どうして氷上と母方の名前を名乗っていたのかは知らない。だけど、洋介おじいちゃんが似ていたのは氷上さんだったから、より親しみを持ってたんだ。
偶然とはいえ凄い。だけど……私は。おばあちゃんのように、氷上さんと“お友達”になれるのかな?
恋したことを忘れて……ただの親しい他人として。あんなふうに接することができる?
(ううん、無理だ)
おばあちゃんはきっと洋介おじいちゃんの正体は知っていただろうけど、あえて私に教えなかったのはおばあちゃん自身さして重要で無かったからだろう。
おばあちゃんと洋介おじいちゃんは身分や家名や損得で繋がった訳でなくて、長い時を過ごした縁と友情と信頼があるから。
昔何があったかは知らないけれど、穏やかで静かで心地よい気取らない関係。氷上さんとそんな風には……今は、とてもなれない。

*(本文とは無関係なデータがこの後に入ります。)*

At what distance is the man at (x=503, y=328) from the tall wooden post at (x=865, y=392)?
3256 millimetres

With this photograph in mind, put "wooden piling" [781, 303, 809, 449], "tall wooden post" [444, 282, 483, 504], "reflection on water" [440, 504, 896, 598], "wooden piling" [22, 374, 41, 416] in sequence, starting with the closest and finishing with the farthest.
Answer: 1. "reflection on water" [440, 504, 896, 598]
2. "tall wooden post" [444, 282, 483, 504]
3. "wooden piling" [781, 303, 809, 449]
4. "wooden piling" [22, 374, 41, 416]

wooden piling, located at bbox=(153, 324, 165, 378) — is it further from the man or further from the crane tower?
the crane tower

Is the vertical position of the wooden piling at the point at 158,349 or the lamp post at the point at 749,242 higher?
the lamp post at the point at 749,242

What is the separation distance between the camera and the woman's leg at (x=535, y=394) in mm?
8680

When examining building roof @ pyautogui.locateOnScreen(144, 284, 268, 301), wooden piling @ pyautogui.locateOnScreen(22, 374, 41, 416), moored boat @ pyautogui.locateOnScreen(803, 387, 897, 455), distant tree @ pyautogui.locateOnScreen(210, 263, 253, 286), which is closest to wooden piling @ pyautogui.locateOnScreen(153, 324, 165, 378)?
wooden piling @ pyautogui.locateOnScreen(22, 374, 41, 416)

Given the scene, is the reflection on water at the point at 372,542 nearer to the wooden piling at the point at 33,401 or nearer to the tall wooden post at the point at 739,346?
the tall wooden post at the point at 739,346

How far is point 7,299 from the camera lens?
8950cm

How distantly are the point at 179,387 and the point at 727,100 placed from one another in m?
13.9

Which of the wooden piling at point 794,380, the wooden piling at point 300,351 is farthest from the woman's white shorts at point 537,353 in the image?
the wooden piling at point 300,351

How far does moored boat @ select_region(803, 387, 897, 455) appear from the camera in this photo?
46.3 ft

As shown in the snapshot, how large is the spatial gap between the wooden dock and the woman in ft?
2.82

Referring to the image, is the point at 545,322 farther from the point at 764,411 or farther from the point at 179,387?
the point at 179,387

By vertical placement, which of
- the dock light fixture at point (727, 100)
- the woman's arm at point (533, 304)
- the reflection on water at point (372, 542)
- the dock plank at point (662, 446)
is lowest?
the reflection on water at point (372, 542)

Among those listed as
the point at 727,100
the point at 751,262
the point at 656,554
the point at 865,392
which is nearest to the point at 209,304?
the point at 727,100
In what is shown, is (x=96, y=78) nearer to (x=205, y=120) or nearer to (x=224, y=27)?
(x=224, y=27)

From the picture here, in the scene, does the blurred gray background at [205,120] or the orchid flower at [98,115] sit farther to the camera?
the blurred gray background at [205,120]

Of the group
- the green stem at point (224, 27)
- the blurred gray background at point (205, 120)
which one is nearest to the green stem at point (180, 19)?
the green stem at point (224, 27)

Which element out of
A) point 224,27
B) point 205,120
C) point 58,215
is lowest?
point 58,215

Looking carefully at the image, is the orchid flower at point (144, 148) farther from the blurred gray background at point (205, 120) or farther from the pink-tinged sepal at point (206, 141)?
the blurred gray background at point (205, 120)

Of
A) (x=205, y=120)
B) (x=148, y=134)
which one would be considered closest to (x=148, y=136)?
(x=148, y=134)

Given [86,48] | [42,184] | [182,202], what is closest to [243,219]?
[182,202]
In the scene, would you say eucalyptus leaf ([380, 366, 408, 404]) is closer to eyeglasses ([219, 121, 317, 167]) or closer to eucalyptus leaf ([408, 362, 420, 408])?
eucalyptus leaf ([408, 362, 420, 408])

何もないことにするには不可能なほど、この1年近くで私の気持ちが大きく育ち過ぎた。
ましてや……氷上さんにはゆみ先輩がいて。彼は皐月家の御曹司。いずれSS社の重要な役割を担っていく……。
病院の令嬢であるゆみ先輩こそ将来の社長夫人に相応しい。
そう、私はただの平社員でその辺にいる女の子。教養も身分も何もない。
やっぱり、彼はとても私には手が届くひとじゃなかった……。